Kentridge NY timesThe machine at the centre of the installation pumps slowly up and down, a cross between bellows and pistons. In Kentridge’s trademark language where symbols and ideas transform from one image to another with fish-like slipperiness, the machine is a breathing machine; like human lungs; the rhythm section of the installation (keeping time); the ‘elephant’.  In the 1870s there was a plan in Paris to use regular bursts of air from underground copper pneumatic pipes to calibrate the city’s clocks – a reminder of late 19th century attempts to ‘control time’. This reminded Kentridge of Dickens who, in Hard Times, likened the working of factory machinery to ‘the movement of the head of an elephant in a state of melancholy madness.’   Taking the metaphor of rhythm and time-keeping even further Kentridge likens the human being to a clock which gets wound up at birth and ‘will keep ticking until it winds down at the end of its allotted years’.

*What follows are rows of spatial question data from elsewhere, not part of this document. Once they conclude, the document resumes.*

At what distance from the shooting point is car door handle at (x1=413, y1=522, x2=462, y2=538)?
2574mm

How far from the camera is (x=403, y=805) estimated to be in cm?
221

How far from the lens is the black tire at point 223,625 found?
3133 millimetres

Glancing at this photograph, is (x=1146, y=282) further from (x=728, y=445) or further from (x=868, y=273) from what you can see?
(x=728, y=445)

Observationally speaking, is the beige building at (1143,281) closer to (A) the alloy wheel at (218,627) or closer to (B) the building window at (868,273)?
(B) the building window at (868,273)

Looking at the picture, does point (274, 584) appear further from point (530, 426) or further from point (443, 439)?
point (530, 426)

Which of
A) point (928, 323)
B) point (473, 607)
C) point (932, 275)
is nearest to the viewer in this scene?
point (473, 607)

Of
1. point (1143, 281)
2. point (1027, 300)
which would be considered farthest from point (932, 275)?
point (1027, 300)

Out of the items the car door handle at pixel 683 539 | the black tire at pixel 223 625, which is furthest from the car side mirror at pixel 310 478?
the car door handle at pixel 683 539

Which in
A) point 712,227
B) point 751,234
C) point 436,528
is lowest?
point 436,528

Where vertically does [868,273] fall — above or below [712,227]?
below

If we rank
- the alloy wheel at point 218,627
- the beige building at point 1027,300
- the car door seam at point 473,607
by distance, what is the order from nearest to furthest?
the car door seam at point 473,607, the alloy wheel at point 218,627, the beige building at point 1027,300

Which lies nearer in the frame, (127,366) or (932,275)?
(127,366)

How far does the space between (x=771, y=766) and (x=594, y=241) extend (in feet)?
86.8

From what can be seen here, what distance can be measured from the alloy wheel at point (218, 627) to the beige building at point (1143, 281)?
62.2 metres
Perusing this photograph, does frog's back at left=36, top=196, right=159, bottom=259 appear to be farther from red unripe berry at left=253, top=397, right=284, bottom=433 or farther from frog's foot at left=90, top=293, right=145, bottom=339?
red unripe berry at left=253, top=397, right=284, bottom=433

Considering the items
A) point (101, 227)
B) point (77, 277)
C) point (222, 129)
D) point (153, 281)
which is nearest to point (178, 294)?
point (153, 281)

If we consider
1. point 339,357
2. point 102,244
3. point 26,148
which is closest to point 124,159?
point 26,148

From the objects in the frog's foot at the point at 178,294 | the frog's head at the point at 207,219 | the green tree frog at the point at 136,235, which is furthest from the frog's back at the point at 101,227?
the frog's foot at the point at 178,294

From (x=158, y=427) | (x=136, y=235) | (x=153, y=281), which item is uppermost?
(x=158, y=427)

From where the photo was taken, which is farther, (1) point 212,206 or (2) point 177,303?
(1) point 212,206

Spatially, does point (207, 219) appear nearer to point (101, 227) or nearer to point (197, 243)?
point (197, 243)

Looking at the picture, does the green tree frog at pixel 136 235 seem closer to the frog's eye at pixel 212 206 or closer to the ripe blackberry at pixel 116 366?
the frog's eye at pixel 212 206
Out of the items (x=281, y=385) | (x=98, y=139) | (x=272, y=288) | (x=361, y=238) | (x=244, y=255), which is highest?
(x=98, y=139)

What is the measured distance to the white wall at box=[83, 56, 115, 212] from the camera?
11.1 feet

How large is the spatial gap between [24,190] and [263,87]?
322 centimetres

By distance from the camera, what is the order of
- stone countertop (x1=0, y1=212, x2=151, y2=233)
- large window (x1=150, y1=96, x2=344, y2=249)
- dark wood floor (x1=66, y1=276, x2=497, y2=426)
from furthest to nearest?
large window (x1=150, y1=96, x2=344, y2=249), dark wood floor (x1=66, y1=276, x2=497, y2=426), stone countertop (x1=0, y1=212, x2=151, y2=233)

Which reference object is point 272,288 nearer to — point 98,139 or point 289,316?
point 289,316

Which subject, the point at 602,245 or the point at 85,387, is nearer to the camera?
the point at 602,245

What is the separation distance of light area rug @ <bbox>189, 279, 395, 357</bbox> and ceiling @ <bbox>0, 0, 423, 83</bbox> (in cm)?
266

Kentridge refers to the concept of the black hole as both a scientific theory of time as well as a metaphor for human states of being and the inevitability of death itself. He says of Refusal of Time: ‘It’s a celebration of making against the fact of our eventual disappearance – that’s the refusal of time. We are not going to escape our journey to the black hole at the end, however fast we dance or run in the way. But that dance and the run .. are what it’s all about’.

So let’s run and dance and get lost in the Refusal of Time.